Fathi Mobina, Eshraghi Reza, Behzad Shima, Tavasol Arian, Bahrami Ashkan, Tafazolimoghadam Armin, Bhatt Vivek, Ghadimi Delaram, Gholamrezanezhad Ali
Advanced Diagnostic and Interventional Radiology Research Center (ADIR), Tehran University of Medical Sciences, Tehran, Iran.
School of Medicine, Shahid Beheshti University of Medical Sciences, Tehran, Iran.
Emerg Radiol. 2024 Dec;31(6):887-901. doi: 10.1007/s10140-024-02278-2. Epub 2024 Aug 27.
Artificial intelligence (AI) and its recent increasing healthcare integration has created both new opportunities and challenges in the practice of radiology and medical imaging. Recent advancements in AI technology have allowed for more workplace efficiency, higher diagnostic accuracy, and overall improvements in patient care. Limitations of AI such as data imbalances, the unclear nature of AI algorithms, and the challenges in detecting certain diseases make it difficult for its widespread adoption. This review article presents cases involving the use of AI models to diagnose intracranial hemorrhage, spinal fractures, and rib fractures, while discussing how certain factors like, type, location, size, presence of artifacts, calcification, and post-surgical changes, affect AI model performance and accuracy. While the use of artificial intelligence has the potential to improve the practice of emergency radiology, it is important to address its limitations to maximize its advantages while ensuring the safety of patients overall.

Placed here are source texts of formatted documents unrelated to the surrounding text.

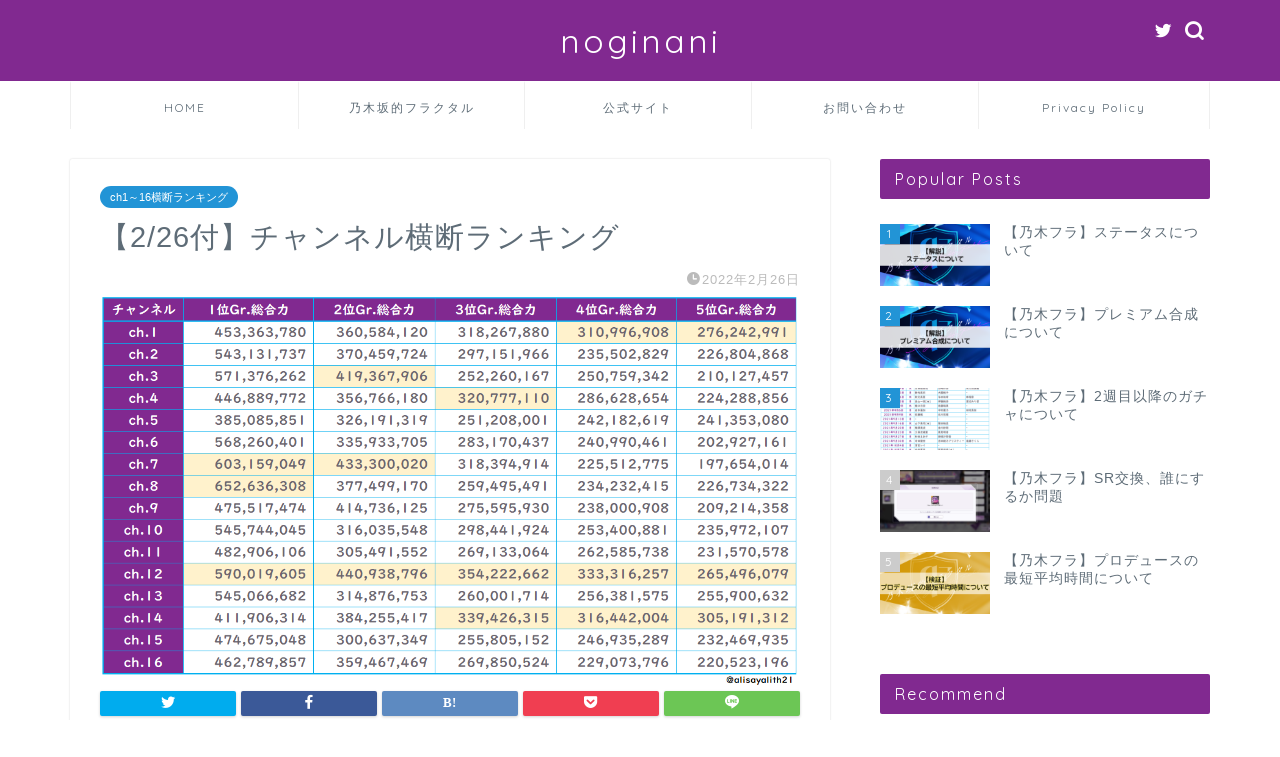

--- FILE ---
content_type: text/html; charset=utf-8
request_url: https://www.google.com/recaptcha/api2/aframe
body_size: 269
content:
<!DOCTYPE HTML><html><head><meta http-equiv="content-type" content="text/html; charset=UTF-8"></head><body><script nonce="QVMuU-gFoXCC32ZGRYTU1A">/** Anti-fraud and anti-abuse applications only. See google.com/recaptcha */ try{var clients={'sodar':'https://pagead2.googlesyndication.com/pagead/sodar?'};window.addEventListener("message",function(a){try{if(a.source===window.parent){var b=JSON.parse(a.data);var c=clients[b['id']];if(c){var d=document.createElement('img');d.src=c+b['params']+'&rc='+(localStorage.getItem("rc::a")?sessionStorage.getItem("rc::b"):"");window.document.body.appendChild(d);sessionStorage.setItem("rc::e",parseInt(sessionStorage.getItem("rc::e")||0)+1);localStorage.setItem("rc::h",'1769913153270');}}}catch(b){}});window.parent.postMessage("_grecaptcha_ready", "*");}catch(b){}</script></body></html>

人工智能(AI)及其近期在医疗保健领域日益深入的整合,在放射学和医学成像实践中既带来了新机遇,也带来了挑战。人工智能技术的最新进展提高了工作效率、提升了诊断准确性,并全面改善了患者护理。然而,人工智能存在数据不平衡、算法性质不明确以及某些疾病检测困难等局限性,这使其难以广泛应用。本文综述了使用人工智能模型诊断颅内出血、脊柱骨折和肋骨骨折的案例,同时讨论了诸如类型、位置、大小、伪影的存在、钙化以及术后变化等因素如何影响人工智能模型的性能和准确性。虽然使用人工智能有潜力改善急诊放射学实践,但在确保患者总体安全的同时,解决其局限性以最大限度发挥其优势也很重要。